■ DOCUMENT PASSAGE:
== Segment start ==
In Part I of this series, I began a discussion of the many ways the Trump administration is improving Medicare. This new Trump policy is based on the idea of promoting choice, competition, and market prices.It seeks to do that in Medicare by:
- Liberating telemedicine
- Liberating Accountable Care Organizations (ACOs)
- Ending payment incentives to hospital-based physicians
- Promoting hospital price transparency
- Deregulating paperwork
- Increasing transparency in the market for prescription drugs
In Part I we discussed Liberating telemedicine. Today we’ll continue this discussion.
Accountable Care Organizations were created by ObamaCare to encourage the private sector to find innovative ways to reduce costs and improve quality – generally through integrated, coordinated, managed care. It sounds good on paper but has largely failed in practice.
John C. Goodman, writing in The Wall Street Journal, says the original plan for ACOs was one of progression – evolving from shared savings to more savings for plans that take more risks to fixed payment for each patient in return for delivering all medical care. The Trump administration is making changes to facilitate this end goal. It is allowing Next Generation ACOs:
- More freedom to communicate with patients
- Rewarding patients for meeting compliance measures
- Offering additional benefits patients must forgo if they go “out of network”
- Broad freedom to utilize telemedicine
- Full capitation in some cases
Equalizing Physician Fees
There has been a recent rush by hospitals to employee physicians. In 2010, 27.7% of primary care physicians were employed by hospitals. In 2016 the number jumped to 43.5%. Current numbers are unavailable but could be significantly higher.
The reason for this change is simple – physician fees for the same service are paid much higher by Medicare if performed in a hospital setting.
== Segment end ==
■ QUESTIONS TO ANSWER:
(A) Repeat the Medicare article word for word, starting at "In Part I of" and ending at "continue this discussion.".
(B) Pick up the Medicare article after its final sentence and continue writing it.
The data that follows comes from a separate source.

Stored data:
== Segment start ==
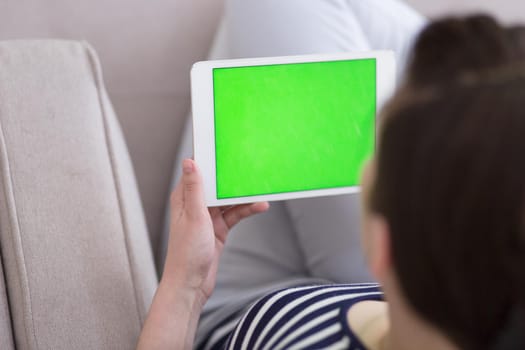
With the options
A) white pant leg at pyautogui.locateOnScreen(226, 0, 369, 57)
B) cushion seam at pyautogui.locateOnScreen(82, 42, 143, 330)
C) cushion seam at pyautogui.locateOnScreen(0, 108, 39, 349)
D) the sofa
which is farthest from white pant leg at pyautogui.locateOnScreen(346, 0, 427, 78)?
cushion seam at pyautogui.locateOnScreen(0, 108, 39, 349)

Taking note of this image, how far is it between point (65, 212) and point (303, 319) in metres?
0.29

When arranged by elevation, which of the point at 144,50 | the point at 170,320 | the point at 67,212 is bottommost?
the point at 170,320

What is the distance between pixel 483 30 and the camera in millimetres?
387

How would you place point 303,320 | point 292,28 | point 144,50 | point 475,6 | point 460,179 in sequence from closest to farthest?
1. point 460,179
2. point 303,320
3. point 292,28
4. point 144,50
5. point 475,6

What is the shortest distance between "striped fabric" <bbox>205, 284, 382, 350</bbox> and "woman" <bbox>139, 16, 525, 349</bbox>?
103 mm

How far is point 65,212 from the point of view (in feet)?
2.35

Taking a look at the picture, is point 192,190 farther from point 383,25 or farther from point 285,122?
point 383,25

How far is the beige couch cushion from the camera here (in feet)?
3.16

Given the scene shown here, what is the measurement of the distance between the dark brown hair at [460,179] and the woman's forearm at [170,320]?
0.32 meters

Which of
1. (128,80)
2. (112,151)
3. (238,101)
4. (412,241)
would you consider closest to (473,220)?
(412,241)

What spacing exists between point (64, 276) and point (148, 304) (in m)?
0.10

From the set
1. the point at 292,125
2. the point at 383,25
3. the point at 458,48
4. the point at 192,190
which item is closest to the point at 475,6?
the point at 383,25

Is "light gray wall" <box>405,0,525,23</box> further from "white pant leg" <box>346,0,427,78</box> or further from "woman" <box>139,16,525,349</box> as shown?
"woman" <box>139,16,525,349</box>

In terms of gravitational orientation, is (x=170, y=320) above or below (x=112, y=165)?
below
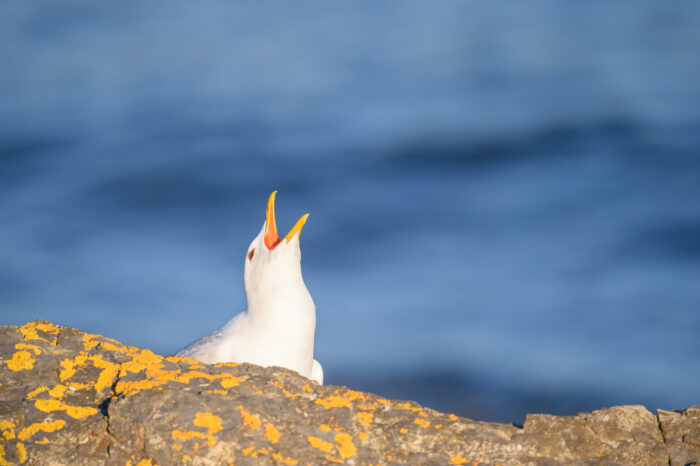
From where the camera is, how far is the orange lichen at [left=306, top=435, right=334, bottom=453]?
15.7ft

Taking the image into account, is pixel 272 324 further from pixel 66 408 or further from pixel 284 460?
== Segment end ==
■ ANSWER SECTION:
(A)
In Part I of this series, I began a discussion of the many ways the Trump administration is improving Medicare. This new Trump policy is based on the idea of promoting choice, competition, and market prices.It seeks to do that in Medicare by:
- Liberating telemedicine
- Liberating Accountable Care Organizations (ACOs)
- Ending payment incentives to hospital-based physicians
- Promoting hospital price transparency
- Deregulating paperwork
- Increasing transparency in the market for prescription drugs
In Part I we discussed Liberating telemedicine. Today we’ll continue this discussion.

(B)
According to the Ambulatory Surgery Center Association, Medicare pays almost twice as much for hospital-based outpatient services as it pays for the same services in a free-standing facility. For example, Medicare pays hospitals $1,745 for outpatient cataract surgery but pays surgery centers only $976. There is no rational reason for this discrepancy.
The Trump administration says Medicare will be moving toward parity over the next two years for billing codes covering about 50% of outpatient services. According to CMS, current Medicare payment for a typical hospital-based clinic visit is approximately $116, with an average beneficiary copayment of $23. After two years, the payment rate for the clinic visit will fall to $46 and the beneficiary copay to $9, thus saving patients an average of $14 each visit.
As expected, the American Hospital Association is suing to block the rule change. Goodman points out this illustrates the influence of powerful special interests. Many of the reforms described here would have been done by Congress – except for these special interests. When Congress tries to reform healthcare institutions, these special interests stop the reforms in committee. But the Trump administration is pushing forward with these needed reforms, forcing the special interests to resort to the courts.